中国国家博物馆收藏有一件商代晚期的青铜“作册般鼋”。鼋背铸铭文4行33字,记述丙申日商王行至洹水,射鼋,商王射1箭,作册般(商代末期的重要史官)佐射3箭,全部命中,商王将射获的鼋赐给作册般。按照名称来看,这是一只“大鼋”无疑,但当我们仔细观看这只作册般鼋,就会发现:与鼋的体形呈圆形不同,这只青铜“鼋”呈明显的椭圆形;鼋的鼻子又细又短,而这只“鼋”却有一个翘起的“猪鼻子”;鼋只有一对位于头部两侧的“绿豆眼”,此“鼋”却有一对长在头部侧上方的大眼睛……这是怎么回事呢?难道此“鼋”非彼鼋?

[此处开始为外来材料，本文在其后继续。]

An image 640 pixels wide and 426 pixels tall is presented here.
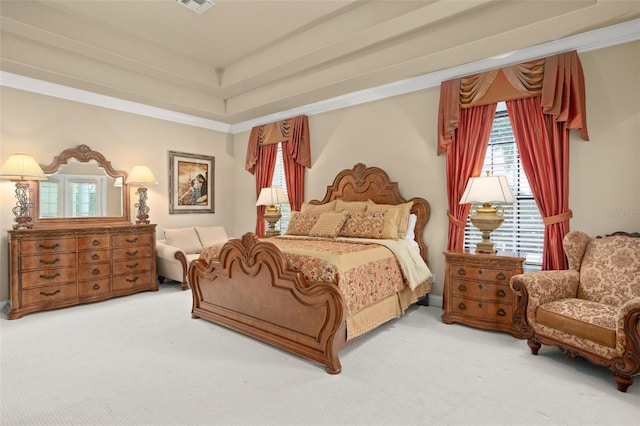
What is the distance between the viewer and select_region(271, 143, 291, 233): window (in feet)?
19.4

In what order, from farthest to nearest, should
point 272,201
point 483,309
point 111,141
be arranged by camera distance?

1873年,英国博物学家罗伯特·斯文豪在上海附近采得一只大鳖的亚成体,被英国生物学家约翰·格雷定为鳖科的一个新种—斯氏鳖;
1880年,法国传教士、生物学家皮埃尔·玛丽·海德将采自黄浦江和苏州的五个斯氏鳖个体命名为五种“鼋”,后来证明这是一次不严谨的过度分类;
在出版于1935年的《中国爬行类》()一书中,美国知名两栖爬行动物学者克利福德·蒲柏将斯氏鳖作为中华鳖的同物异名进行处理;
1984年,中国学者张明华将浙江桐乡县罗家角新石器时代遗址中的斯氏鳖化石误定为新种“太湖鼋”;
至此,斯氏鳖被稀里糊涂地认作数个不同的物种。
1988年,美国学者彼得·梅兰与罗伯特·韦布在进行了多次研究后,正式宣布:斯氏鳖与东亚所产其余鳖类均有所差异,而与分布于中东地区的另一物种—Rafetus euphraticus(后中文名规范为幼发拉底鳖)最为接近,理当同归入Rafetus属(后中文名规范为斑鳖属)。
2006年,中国学者赵肯堂先生将斯氏鳖的中文正名确定为“斑鳖”。
斑鳖与鼋一样,同为龟鳖目曲颈龟亚目鳖总科鳖科鳖亚科物种,但鼋为鼋属,斑鳖为斑鳖属。也就是说,按照现代生物分类,作册般鼋其实是斑鳖。
斑鳖,因其头颈部生有色彩明显的黄色斑点而命名。这是斑鳖和鼋的显著区别,故云南元江流域的渔民称鼋为“绿团鱼”,称斑鳖为“花团鱼”。
当前学界主流普遍認为,史上所记载的“鼋”当为鼋与斑鳖的共同称呼,但根据历史分布、化石遗存、古籍描述和文物造型等多方面的证据来看,其中大多数指的都应是斑鳖。遗憾的是,斑鳖在专业学科领域并未得到充分关注和准确定位。
与鼋类似,斑鳖也曾广泛分布于中国长江下游流域的太湖地区、滇东南地区属于珠江水系的湖泊以及元江河谷至越南北部的红河流域中,甚至到了黄河流域。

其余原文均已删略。